Bułgaria i Republika Macedonii Północnej (RMP) nie rozstrzygnęły jeszcze „historycznych i językowych” sporów – powiedziała bułgarska minister spraw zagranicznych Ekaterina Zaharieva.
Polityk dodała, że Macedonia Północna nie spełnia swoich zobowiązań z traktatu o przyjaźni między dwoma sąsiadami z 2017 r. i prowadzi politykę „opartą na nienawiści do Bułgarii”. Na mocy traktatu o przyjaźni powołano dwustronny komitet historyczny, który miał zająć się problemami interpretacji wspólnej historii. Jednak strona w Skopje nie pozwoliła według Bułgarów na żaden postęp.

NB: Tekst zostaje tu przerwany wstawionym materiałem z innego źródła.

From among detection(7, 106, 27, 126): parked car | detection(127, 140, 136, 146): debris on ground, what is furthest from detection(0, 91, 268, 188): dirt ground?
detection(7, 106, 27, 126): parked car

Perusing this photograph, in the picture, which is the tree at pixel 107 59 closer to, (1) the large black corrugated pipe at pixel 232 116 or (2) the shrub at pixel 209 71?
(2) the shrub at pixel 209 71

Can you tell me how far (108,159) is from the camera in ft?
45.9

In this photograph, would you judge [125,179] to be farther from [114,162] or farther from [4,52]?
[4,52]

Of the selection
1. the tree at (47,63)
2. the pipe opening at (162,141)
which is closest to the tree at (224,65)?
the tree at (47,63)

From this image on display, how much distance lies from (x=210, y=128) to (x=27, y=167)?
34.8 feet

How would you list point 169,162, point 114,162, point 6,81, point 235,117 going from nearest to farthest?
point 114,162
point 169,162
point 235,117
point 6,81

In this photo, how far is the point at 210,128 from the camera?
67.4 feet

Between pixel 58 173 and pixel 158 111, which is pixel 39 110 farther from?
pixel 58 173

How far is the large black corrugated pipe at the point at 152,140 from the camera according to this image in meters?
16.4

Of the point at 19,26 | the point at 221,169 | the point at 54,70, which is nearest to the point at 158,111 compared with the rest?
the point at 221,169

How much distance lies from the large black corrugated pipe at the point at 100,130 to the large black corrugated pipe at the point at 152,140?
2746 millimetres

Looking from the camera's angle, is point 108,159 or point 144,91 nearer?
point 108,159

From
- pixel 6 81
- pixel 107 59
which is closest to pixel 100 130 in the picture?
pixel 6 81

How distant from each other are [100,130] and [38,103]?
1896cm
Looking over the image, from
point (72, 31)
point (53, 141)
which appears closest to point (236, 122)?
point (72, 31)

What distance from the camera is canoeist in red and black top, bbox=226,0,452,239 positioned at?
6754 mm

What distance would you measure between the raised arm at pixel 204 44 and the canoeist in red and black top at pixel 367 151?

Sofia chce aby jej zachodni sąsiad uznał, że „Macedoński naród i język mają bułgarskie korzenie i zachęca, aby położył kres anty-bułgarskiej retoryce”. Z kolei Skopje twierdzi że tożsamość i język tego kraju nie są przedmiotem dyskusji.
Prezydent Bułgarii Rumen Radev, który jest krytyczny wobec rządu w wielu innych sprawach, podziela stanowisko w tej kwestii. Natomiast burmistrz Skopje Petre Szilegov jest zdania, że weto Sofii „wyrządzi więcej szkody Bułgarii niż Macedonii”.
Jeśli jakikolwiek kraj zagłosuje przeciwko ramom negocjacji, nie mogą formalnie rozpocząć się rozmowy akcesyjne.